In seinem Beitrag unterzog Prof. Dr. Manfred Spieker die Position der Sterbehilfe-Befürworter einer gründlichen und differenzierten Kritik: Ausgehend von den verschiedenen Formen der Sterbehilfe (aktive, passive und indirekte…) betonte Spieker, dass die Grenzen zwischen den verschiedenen Formen der Sterbehilfe fließend seien und es bei deren sittlicher Bewertung entscheidend auf die Intention des Arztes ankomme. In Deutschland war die aktive Sterbehilfe („Euthanasie“) genauso wie die euphemistische griechische Umschreibung - wörtlich übersetzt: „guter Tod“ - über Jahrzehnte tabu, weil sie während der Zeit des Nationalsozialismus in großem Stil betrieben wurde.
Die Humanität einer Gesellschaft zeige sich an der Verpflichtung, das Leben zu respektieren: der Sterbende dürfe nicht „instrumentalisiert“ werden. Schon der Eintritt in das Leben unterliege nicht der Selbstbestimmung, der ältere Mensch wolle aber eine Art „Planungssicherheit.“ Mit der Patientenverfügung werde schleichend die allmähliche „Selbstentsorgung“ des Patienten bzw. des Sterbenden gefordert; für den Christen aber verwandele sich die Selbstbestimmung in eine Selbsthingabe: für ihn muss das „sich hingebende, nicht das sich selbst behauptende Ich“ das Ziel sein. Dies deutlich zu machen sei ein Leitfaden des gesamten Pontifikats Johannes Pauls II. gewesen:
„Ich bin froh, seid ihr es auch!“ Diese letzten Worte des Papstes auf seinem Sterbebett Anfang 2005 bildeten ein großes Vermächtnis für die Wiederbelebung der „ars moriendi,“ einer neuen „Kultur des Lebens,“ die dem Leiden und dem Tod nicht ausweiche.

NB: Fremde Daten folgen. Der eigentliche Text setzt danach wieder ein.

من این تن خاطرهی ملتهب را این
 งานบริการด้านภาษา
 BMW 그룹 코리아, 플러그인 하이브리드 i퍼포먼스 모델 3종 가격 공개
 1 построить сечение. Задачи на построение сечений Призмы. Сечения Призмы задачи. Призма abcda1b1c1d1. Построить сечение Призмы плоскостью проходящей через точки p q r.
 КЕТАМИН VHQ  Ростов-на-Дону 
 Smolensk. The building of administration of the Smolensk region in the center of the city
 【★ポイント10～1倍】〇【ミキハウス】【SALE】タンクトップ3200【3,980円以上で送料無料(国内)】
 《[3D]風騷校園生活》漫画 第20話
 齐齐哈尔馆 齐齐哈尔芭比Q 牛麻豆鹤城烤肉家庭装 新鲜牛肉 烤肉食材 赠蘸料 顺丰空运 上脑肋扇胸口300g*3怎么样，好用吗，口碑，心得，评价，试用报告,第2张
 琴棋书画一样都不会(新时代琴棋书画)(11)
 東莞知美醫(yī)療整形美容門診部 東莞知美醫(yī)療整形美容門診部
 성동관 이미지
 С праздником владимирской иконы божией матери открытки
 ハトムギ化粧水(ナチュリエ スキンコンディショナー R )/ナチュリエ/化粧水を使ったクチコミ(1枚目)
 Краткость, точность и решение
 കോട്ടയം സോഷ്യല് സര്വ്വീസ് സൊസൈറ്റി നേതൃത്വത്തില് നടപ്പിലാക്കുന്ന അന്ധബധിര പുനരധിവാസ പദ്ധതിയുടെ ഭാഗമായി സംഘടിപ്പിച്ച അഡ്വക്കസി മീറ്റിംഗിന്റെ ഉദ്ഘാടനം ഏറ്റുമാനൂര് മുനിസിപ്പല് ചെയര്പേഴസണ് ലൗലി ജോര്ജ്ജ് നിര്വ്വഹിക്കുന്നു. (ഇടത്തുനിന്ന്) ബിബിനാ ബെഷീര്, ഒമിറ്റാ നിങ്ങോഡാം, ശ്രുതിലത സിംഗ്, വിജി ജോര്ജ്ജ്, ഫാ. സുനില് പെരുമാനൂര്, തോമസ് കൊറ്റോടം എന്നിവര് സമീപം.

Dem Sterbenden beizustehen, den Todkranken zu besuchen etc., sei Teil der Nächstenliebe, nach der „jeder beim Jüngsten Gericht gefragt wird (Mt 25,36 und 43)". Die aktive Sterbehilfe – so Prof. Spieker weiter – ist für den Christen als vorsätzliche Tötung eines Menschen eine „schwere Verletzung des göttlichen Gesetzes und deshalb sittlich nicht zu akzeptieren.“ Sie ist Symptom einer „Kultur des Todes.“ Somit sei eine Wiederbelebung der „ars moriendi“ eine Alternative zur aktiven Sterbehilfe.
Eine lebhafte Diskussion schloss sich an; die Veranstaltung findet eine mehrtägige „Fortsetzung“ Mitte Oktober in Wildbad Kreuth.